Otro personaje mirando fijo por la ventana. Un recuerdo que atormenta, una mujer, marcas que laten como cicatrices abiertas en lo más hondo. Lo indecible que retorna, ahora en un relato breve de José Luis Pagés, que además termina con un relámpago. Esto último no sería singular, si no fuera que el final en sí, es, parejamente, un trueno, luminoso y rotundo, fulminante. Fue publicado en La calle, su columna en Pausa, se titula Nublado. Un hombre quiere escribir sobre una mujer de quien se sabe o se dice que fue desaparecida o asesinada en 1975, mientras estaba embarazada. Sin embargo, en la última imagen que él guarda de ella, la recuerda con un bebé a cuestas. Él quiere o necesita contar eso y no puede. Escribe y arranca la hoja. Repite insistentemente ese fallido intento que parece transformarse en ritual, lo mismo que sus alucinaciones o las apariciones de la mujer. Transcribo el imborrable final, para el que no hay pararrayo que valga: “Eso quiere contar ahora, pero nada es seguro y así, más teme al daño que al beneficio de una verdad a medias. Tormenta, relámpago, oscuridad. Entre los fresnos ella se deja ver como quien ha preguntado y espera una respuesta”.
Para protegerse de los rayos hay que evitar el ceibo, el algarrobo y el ombú. También es necesario tapar los espejos, cerrar ventanas y puertas. Luego apagar velas y lámpara, y, por nada del mundo, se debe montar un caballo blanco. Supersticiones y amuletos, se llama el libro de Zapata Gollán, el año 1960 está escrito en la tapa y el nombre de mi abuela en la primera página.

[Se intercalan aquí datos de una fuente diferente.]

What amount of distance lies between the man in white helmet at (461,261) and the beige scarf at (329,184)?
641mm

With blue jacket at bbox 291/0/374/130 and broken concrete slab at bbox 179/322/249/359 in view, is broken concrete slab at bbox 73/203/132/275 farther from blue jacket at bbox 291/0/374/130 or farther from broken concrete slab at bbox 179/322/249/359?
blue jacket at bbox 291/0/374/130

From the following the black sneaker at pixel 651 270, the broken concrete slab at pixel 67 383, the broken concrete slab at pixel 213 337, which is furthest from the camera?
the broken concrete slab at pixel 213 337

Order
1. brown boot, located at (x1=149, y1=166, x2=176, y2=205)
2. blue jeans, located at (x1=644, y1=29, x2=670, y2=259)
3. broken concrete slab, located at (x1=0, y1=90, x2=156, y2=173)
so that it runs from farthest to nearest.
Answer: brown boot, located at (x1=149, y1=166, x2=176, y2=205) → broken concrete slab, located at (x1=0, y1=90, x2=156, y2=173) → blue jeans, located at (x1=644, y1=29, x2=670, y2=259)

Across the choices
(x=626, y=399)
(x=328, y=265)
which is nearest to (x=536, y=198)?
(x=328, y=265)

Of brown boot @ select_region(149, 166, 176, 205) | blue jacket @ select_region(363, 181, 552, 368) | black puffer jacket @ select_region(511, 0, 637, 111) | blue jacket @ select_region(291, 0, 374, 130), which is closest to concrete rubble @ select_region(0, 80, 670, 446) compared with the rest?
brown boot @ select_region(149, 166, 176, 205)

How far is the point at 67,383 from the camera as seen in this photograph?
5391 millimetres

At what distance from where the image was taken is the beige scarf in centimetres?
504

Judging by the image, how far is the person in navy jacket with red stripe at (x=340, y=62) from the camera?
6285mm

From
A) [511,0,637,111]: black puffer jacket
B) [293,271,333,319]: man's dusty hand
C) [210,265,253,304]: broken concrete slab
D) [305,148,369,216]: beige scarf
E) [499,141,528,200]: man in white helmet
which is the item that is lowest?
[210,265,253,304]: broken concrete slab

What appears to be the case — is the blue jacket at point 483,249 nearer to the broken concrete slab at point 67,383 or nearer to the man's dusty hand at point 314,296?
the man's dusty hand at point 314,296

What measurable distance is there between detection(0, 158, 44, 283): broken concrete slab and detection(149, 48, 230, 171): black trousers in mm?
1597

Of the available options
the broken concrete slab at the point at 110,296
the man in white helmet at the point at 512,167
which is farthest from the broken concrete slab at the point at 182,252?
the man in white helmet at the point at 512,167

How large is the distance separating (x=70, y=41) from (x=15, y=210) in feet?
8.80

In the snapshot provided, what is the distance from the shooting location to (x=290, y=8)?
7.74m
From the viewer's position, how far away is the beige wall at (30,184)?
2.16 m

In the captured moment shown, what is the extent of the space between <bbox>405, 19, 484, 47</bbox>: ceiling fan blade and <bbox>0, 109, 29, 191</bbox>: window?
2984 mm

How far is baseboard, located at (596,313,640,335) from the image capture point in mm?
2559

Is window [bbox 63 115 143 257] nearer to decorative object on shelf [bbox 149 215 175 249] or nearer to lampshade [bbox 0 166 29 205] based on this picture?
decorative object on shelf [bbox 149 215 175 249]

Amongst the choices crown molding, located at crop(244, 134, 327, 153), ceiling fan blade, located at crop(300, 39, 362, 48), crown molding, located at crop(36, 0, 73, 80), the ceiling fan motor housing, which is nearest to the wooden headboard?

El gomero es mi árbol preferido y también otro poema de Estela Figueroa, que no conocía hasta anoche y que dice rigurosamente lo que sentí cada vez que vi uno. Cito solo dos versos que vienen al caso “no sucumbe a las tormentas/en invierno sus hojas se tornan de un amarillo purísimo/y caen una a una sobre la calle /como lágrimas de un enorme Dios que llorara”.
Seguí hurgando en sus poemas hasta tarde y, además de tormentas, árboles y melancólica y desgarradora música, también encontré la descripción más tenebrosa y certera, o más precisamente, una manera implacable de decir la tormenta. Se trata de unos versos que ella cuenta que una vez leyó casi de casualidad y que nunca la abandonaron: “¿quién hay en mí que me odia tanto?”.